WORK TASK » Change "reviewers" to "referees" in the peer-review article, and give the article again between "The concept comes" and "performed by publishers.", inclusive.

PAGE EXCERPT »
┄┄┄┄┄┄┄┄┄┄┄┄┄┄┄┄┄┄┄┄
Author-pays service cuts down on redundant reviews.

Researchers waiting for their manuscript to emerge from multiple rounds of peer review as it bounces from journal to journal can easily get frustrated at the inefficiencies of the system. Soon they may have another option: paying for a fast, independent peer review that could travel with the paper from one journal to another.
The concept comes from a company called Rubriq. Charging authors an estimated US$500–700 for its service, the firm plans to offer a standard-format anonymized review, and is currently testing its concept with publishers including Public Library of Science (PLoS), Karger, F1000Research and Wiley, as well as more than 500 reviewers. The company — owned by research software and services firm Research Square in Durham, North Carolina — is one of a number of firms hoping to capture functions usually performed by publishers.
Rubriq co-founder Keith Collier is confident that there is a gap in the market. “Millions of hours are spent every year on redundant reviews,” he says. Collier has experience: he was previously general manager of ScholarOne, a widely used peer-review service based in Charlottesville, Virginia, and owned by Thomson Reuters. He estimates that around 50% of articles are initially rejected. Every resubmission can lead to another round of peer review, delaying publication and costing time and money.
┄┄┄┄┄┄┄┄┄┄┄┄┄┄┄┄┄┄┄┄
STORED DATA »
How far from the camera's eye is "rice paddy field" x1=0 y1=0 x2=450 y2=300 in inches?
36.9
┄┄┄┄┄┄┄┄┄┄┄┄┄┄┄┄┄┄┄┄
OUTPUT BELOW »
The concept comes from a company called Rubriq. Charging authors an estimated US$500–700 for its service, the firm plans to offer a standard-format anonymized review, and is currently testing its concept with publishers including Public Library of Science (PLoS), Karger, F1000Research and Wiley, as well as more than 500 referees. The company — owned by research software and services firm Research Square in Durham, North Carolina — is one of a number of firms hoping to capture functions usually performed by publishers.